▸ Instruction: Extract every entry word for word.
# START OF Data extract
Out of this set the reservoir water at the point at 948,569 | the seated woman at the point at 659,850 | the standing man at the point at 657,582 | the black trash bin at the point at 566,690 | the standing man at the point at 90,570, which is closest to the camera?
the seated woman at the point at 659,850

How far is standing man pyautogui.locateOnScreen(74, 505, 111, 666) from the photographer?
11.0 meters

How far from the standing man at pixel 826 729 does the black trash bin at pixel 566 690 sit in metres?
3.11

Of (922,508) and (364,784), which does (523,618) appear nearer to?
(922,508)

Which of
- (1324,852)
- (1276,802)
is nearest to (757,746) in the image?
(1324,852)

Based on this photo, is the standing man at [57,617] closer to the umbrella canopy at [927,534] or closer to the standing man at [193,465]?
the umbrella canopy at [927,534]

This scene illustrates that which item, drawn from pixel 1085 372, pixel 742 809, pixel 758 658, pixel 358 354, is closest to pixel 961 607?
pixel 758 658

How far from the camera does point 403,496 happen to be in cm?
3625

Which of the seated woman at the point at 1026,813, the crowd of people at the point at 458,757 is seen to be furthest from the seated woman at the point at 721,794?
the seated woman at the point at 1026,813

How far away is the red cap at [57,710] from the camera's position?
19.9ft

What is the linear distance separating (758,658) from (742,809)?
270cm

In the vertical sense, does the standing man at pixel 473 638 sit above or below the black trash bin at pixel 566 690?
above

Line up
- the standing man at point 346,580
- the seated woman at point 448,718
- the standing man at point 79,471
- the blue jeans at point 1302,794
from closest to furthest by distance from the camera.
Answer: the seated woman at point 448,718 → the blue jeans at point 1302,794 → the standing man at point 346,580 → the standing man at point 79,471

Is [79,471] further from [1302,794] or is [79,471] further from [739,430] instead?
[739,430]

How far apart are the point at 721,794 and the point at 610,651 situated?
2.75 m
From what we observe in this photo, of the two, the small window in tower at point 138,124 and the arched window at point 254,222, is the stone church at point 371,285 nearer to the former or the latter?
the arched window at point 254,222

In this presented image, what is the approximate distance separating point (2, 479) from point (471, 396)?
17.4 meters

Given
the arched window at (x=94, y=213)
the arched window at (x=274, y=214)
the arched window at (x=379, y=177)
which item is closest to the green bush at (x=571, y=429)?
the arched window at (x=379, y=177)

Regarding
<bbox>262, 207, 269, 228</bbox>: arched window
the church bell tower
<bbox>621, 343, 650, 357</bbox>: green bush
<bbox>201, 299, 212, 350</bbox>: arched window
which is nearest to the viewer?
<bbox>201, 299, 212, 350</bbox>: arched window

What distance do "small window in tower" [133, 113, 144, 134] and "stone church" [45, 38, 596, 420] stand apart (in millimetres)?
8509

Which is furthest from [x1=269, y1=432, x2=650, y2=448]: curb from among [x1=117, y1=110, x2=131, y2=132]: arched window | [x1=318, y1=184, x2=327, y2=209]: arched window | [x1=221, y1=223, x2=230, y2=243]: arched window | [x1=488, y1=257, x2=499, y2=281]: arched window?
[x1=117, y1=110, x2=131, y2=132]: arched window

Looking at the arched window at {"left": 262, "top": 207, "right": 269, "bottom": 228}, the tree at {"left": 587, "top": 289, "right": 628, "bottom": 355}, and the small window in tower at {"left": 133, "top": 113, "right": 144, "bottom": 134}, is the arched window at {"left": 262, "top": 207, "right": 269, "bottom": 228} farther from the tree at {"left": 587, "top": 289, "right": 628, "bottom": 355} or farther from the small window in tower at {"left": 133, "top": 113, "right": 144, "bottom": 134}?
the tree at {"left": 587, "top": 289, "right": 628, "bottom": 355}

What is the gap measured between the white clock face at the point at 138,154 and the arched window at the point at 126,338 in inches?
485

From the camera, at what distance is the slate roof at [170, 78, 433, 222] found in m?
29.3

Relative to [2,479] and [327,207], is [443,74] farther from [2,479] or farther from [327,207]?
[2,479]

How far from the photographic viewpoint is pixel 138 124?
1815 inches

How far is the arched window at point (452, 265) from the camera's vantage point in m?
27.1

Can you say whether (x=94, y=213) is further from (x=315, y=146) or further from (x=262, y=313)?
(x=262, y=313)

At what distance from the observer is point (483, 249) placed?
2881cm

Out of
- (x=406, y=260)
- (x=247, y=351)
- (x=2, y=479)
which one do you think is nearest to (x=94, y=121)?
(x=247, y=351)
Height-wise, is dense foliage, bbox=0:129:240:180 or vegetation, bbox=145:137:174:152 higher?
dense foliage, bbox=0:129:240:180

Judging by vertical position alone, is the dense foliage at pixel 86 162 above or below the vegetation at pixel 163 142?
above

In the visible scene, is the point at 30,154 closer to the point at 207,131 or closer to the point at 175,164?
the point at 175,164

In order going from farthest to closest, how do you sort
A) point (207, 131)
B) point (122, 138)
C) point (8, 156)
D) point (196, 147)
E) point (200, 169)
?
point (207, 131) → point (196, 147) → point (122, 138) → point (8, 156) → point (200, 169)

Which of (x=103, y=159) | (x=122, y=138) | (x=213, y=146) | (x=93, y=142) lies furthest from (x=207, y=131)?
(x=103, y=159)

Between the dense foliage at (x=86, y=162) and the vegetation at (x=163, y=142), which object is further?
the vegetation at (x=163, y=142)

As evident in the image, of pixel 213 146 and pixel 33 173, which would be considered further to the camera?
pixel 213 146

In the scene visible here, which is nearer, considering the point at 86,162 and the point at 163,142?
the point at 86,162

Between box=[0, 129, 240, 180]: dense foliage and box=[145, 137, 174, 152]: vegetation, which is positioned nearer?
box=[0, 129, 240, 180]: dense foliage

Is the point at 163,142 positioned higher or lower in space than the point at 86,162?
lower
# END OF Data extract
▸ Answer to the exercise:
Out of this set the reservoir water at the point at 948,569 | the seated woman at the point at 659,850 | the standing man at the point at 657,582 | the black trash bin at the point at 566,690 | the standing man at the point at 90,570, which is closest to the camera?
the seated woman at the point at 659,850

How far is standing man pyautogui.locateOnScreen(74, 505, 111, 666) from the photographer?
11.0 meters

How far from the standing man at pixel 826 729 does the black trash bin at pixel 566 690 sit in metres?
3.11

Of (922,508) and (364,784), which does (523,618) appear nearer to?
(922,508)

Which of
- (1324,852)
- (1276,802)
is nearest to (757,746) in the image?
(1324,852)

Based on this photo, is the standing man at [57,617] closer to the umbrella canopy at [927,534] or closer to the standing man at [193,465]?
the umbrella canopy at [927,534]

This scene illustrates that which item, drawn from pixel 1085 372, pixel 742 809, pixel 758 658, pixel 358 354, is closest to pixel 961 607?
pixel 758 658

How far from the camera does point 403,496 happen to be in cm?
3625

Which of the seated woman at the point at 1026,813, the crowd of people at the point at 458,757 is seen to be furthest from the seated woman at the point at 721,794?
the seated woman at the point at 1026,813

How far away is the red cap at [57,710] from the camera's position?
19.9ft

What is the linear distance separating (758,658) from (742,809)?
270cm

In the vertical sense, does the standing man at pixel 473 638 sit above or below the black trash bin at pixel 566 690?
above

Line up
- the standing man at point 346,580
- the seated woman at point 448,718
- the standing man at point 79,471
- the blue jeans at point 1302,794
from closest to furthest by distance from the camera.
Answer: the seated woman at point 448,718 → the blue jeans at point 1302,794 → the standing man at point 346,580 → the standing man at point 79,471

Is [79,471] further from [1302,794] or is [79,471] further from [739,430] instead?
[739,430]

How far apart are the point at 721,794 and the point at 610,651 situated?
2.75 m
From what we observe in this photo, of the two, the small window in tower at point 138,124 and the arched window at point 254,222, is the stone church at point 371,285 nearer to the former or the latter?
the arched window at point 254,222

In this presented image, what is the approximate distance separating point (2, 479) from point (471, 396)?
17.4 meters

Given
the arched window at (x=94, y=213)
the arched window at (x=274, y=214)
the arched window at (x=379, y=177)
which item is closest to the green bush at (x=571, y=429)?
the arched window at (x=379, y=177)

Regarding
<bbox>262, 207, 269, 228</bbox>: arched window
the church bell tower
<bbox>621, 343, 650, 357</bbox>: green bush
<bbox>201, 299, 212, 350</bbox>: arched window
which is nearest to the viewer?
<bbox>201, 299, 212, 350</bbox>: arched window

What distance do "small window in tower" [133, 113, 144, 134] and "stone church" [45, 38, 596, 420] stand apart (in millimetres)?
8509

Which is furthest from [x1=269, y1=432, x2=650, y2=448]: curb from among [x1=117, y1=110, x2=131, y2=132]: arched window | [x1=318, y1=184, x2=327, y2=209]: arched window | [x1=221, y1=223, x2=230, y2=243]: arched window | [x1=488, y1=257, x2=499, y2=281]: arched window?
[x1=117, y1=110, x2=131, y2=132]: arched window

Looking at the arched window at {"left": 262, "top": 207, "right": 269, "bottom": 228}, the tree at {"left": 587, "top": 289, "right": 628, "bottom": 355}, and the small window in tower at {"left": 133, "top": 113, "right": 144, "bottom": 134}, is the arched window at {"left": 262, "top": 207, "right": 269, "bottom": 228} farther from the tree at {"left": 587, "top": 289, "right": 628, "bottom": 355} or farther from the small window in tower at {"left": 133, "top": 113, "right": 144, "bottom": 134}?
the tree at {"left": 587, "top": 289, "right": 628, "bottom": 355}

What is the gap measured between the white clock face at the point at 138,154 and the arched window at the point at 126,338 in inches?
485

From the camera, at what distance is the slate roof at [170, 78, 433, 222] found in m?
29.3

Relative to [2,479] and [327,207], is [443,74] farther from [2,479] or farther from [327,207]?
[2,479]

How far from the photographic viewpoint is pixel 138 124?
1815 inches

How far is the arched window at point (452, 265) from the camera's vantage point in m?
27.1

Can you say whether (x=94, y=213) is further from (x=315, y=146) or further from (x=262, y=313)?
(x=262, y=313)

At what distance from the observer is point (483, 249) placed?
2881cm

Out of
- (x=406, y=260)
- (x=247, y=351)
- (x=2, y=479)
which one do you think is nearest to (x=94, y=121)?
(x=247, y=351)
Height-wise, is dense foliage, bbox=0:129:240:180 or vegetation, bbox=145:137:174:152 higher?
dense foliage, bbox=0:129:240:180

Judging by vertical position alone, is the dense foliage at pixel 86 162 above or below the vegetation at pixel 163 142?
above

In the visible scene, is the point at 30,154 closer to the point at 207,131 or closer to the point at 175,164?
the point at 175,164

In order going from farthest to closest, how do you sort
A) point (207, 131)
B) point (122, 138)
C) point (8, 156)
D) point (196, 147)
E) point (200, 169)
?
point (207, 131) → point (196, 147) → point (122, 138) → point (8, 156) → point (200, 169)

Which of (x=103, y=159) | (x=122, y=138) | (x=213, y=146) | (x=93, y=142) lies furthest from (x=207, y=131)?
(x=103, y=159)

Between the dense foliage at (x=86, y=162) and the vegetation at (x=163, y=142), which object is further?
the vegetation at (x=163, y=142)

As evident in the image, of pixel 213 146 and pixel 33 173, which would be considered further to the camera?
pixel 213 146

In the scene visible here, which is nearer, considering the point at 86,162 and the point at 163,142?
the point at 86,162

Between box=[0, 129, 240, 180]: dense foliage and box=[145, 137, 174, 152]: vegetation, which is positioned nearer?
box=[0, 129, 240, 180]: dense foliage

Is the point at 163,142 positioned higher or lower in space than the point at 86,162?
lower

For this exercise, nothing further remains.